Introduction to Fedora 4

David Wilcox (DuraSpace)

Tuesday, 06.09.2016, 13:30 – 15:00 & 15:30 – 17:00

Fedora is a flexible, extensible repository platform for the preservation, management and dissemination of digital content. Fedora 4, the new, revitalized version of Fedora, includes vast improvements in scalability, linked data capabilities, research data support, modularity, ease of use and more. Both new and existing Fedora users will be interested in learning about and experiencing these new features and functionality first-hand.

This tutorial will provide an introduction to and overview of Fedora 4, with a focus on the latest features. After an initial review of the most significant new features, participants will learn about best practices and community standards for modeling data in Fedora 4. Attendees will be given pre-configured virtual machines that include Fedora 4 bundled with the Solr search application and a triplestore that they can install on their laptops and continue using after the workshop. These virtual machines will be used to participate in a hands-on session that will give attendees a chance to experience Fedora 4 by following step-by-step instructions. This section will demonstrate how to create and manage content in Fedora 4 in accordance with linked data best practices. Finally, participants will learn how to search and run SPARQL queries against content in Fedora using the included Solr index and triplestore.


Building Digital Library Collections with Greenstone 3

David Bainbridge (University of Waikato)

Wednesday, 07.09.2016, 13:30 – 15:00 & 15:30 – 17:00

This tutorial is designed for those who want an introduction to building a digital library using an open source software program. The course will focus on the Greenstone digital library software. In particular, participants will work with the Greenstone Librarian Interface, a flexible graphical user interface designed for developing and managing digital library collection. Attendees do not require programming expertise, however they should be familiar with HTML and the Web, and be aware of representation standards such as Unicode, Dublin Core and XML.

The Greenstone software has a pedigree of approaching two decades, with over 1 million downloads from SourceForge. The premier version of the software has, for many years, been Greenstone 2. This tutorial will introduce users to Greenstone 3—a complete redesign and reimplementation of the original software to take better advantage of newer standards and web technologies that have been developed since the original implementation of Greenstone. Written in Java, the software is more modular in design to increase the flexibility and extensibility of Greenstone. Emphasis in the tutorial is placed on where Greenstone 3 goes beyond what Greenstone 2 can do. Through the hands-on practical exercises participants will, for example, build collections where geo-tagged metadata embedded in photos is automatically extracted and used to provide a map-based view in the digital library of the collection.


Text mining workflows for indexing archives with automatically extracted semantic metadata

Riza Batista-Navarro (University of Manchester), Axel Soto (University of Manchester)
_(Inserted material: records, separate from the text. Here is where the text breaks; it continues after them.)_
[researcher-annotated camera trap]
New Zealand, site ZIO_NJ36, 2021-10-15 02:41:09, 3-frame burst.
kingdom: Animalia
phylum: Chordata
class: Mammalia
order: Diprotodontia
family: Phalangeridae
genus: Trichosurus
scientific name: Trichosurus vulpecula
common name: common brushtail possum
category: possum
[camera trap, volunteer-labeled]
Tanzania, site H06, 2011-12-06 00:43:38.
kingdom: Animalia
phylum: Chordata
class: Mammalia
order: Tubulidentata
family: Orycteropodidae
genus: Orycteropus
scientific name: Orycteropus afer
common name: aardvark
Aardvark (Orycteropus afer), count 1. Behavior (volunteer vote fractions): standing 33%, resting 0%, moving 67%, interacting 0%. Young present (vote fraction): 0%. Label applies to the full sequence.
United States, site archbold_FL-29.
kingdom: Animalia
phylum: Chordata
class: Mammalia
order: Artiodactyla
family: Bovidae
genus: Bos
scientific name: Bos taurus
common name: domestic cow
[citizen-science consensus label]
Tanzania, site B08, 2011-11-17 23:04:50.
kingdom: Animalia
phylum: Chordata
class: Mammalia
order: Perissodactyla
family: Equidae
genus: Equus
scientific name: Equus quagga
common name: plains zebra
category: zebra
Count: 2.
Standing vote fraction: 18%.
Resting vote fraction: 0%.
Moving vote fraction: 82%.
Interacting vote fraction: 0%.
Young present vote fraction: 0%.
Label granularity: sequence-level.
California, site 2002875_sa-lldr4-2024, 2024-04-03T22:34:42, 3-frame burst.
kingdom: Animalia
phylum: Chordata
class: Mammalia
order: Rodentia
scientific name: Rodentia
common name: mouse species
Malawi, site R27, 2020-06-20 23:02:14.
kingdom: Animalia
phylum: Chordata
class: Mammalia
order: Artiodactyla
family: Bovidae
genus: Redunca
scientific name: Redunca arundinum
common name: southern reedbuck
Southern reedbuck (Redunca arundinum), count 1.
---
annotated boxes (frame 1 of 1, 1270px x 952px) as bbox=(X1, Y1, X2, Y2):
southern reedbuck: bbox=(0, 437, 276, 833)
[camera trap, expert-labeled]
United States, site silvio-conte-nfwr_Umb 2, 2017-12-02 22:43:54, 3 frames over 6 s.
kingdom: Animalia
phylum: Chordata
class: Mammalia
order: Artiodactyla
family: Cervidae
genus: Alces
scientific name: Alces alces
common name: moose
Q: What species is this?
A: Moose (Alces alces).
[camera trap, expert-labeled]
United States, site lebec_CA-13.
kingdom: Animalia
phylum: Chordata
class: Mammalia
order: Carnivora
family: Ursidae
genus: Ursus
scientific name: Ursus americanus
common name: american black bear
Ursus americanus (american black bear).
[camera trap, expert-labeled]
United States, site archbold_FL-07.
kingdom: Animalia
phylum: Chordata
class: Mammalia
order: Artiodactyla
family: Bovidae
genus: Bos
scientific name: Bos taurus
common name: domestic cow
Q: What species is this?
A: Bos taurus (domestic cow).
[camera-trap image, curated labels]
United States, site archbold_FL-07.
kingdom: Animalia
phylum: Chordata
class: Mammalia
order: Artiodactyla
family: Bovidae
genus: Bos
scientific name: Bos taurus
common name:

Thursday, 08.09.2016, 9:00 – 10:30

With the vast amounts of textual data that many digital libraries hold, finding information relevant to users has become a challenge. The unstructured and ambiguous nature of natural language in which documents are written, poses a barrier to the accessibility and discovery of information. This can be alleviated by indexing documents with semantic metadata, e.g., by tagging them with the terms that indicate their “aboutness”. As manually indexing these documents is impracticable, automatic tools capable of generating semantic metadata and building search indexes have become attractive solutions. In this tutorial, we aim to demonstrate how digital library developers and managers (who do not necessarily have the expertise on natural language processing and text mining) can use the Argo text mining platform to develop their own customised, modular workflows for automatic semantic metadata generation and search index construction. In this way, we are providing digital library practitioners with the necessary technical know-how on building semantic search indexes without any programming effort, owing to Argo’s graphical interface for workflow construction and execution. We believe that this in turn will allow various digital libraries to build search systems that will enable their users to more efficiently find and discover information of interest.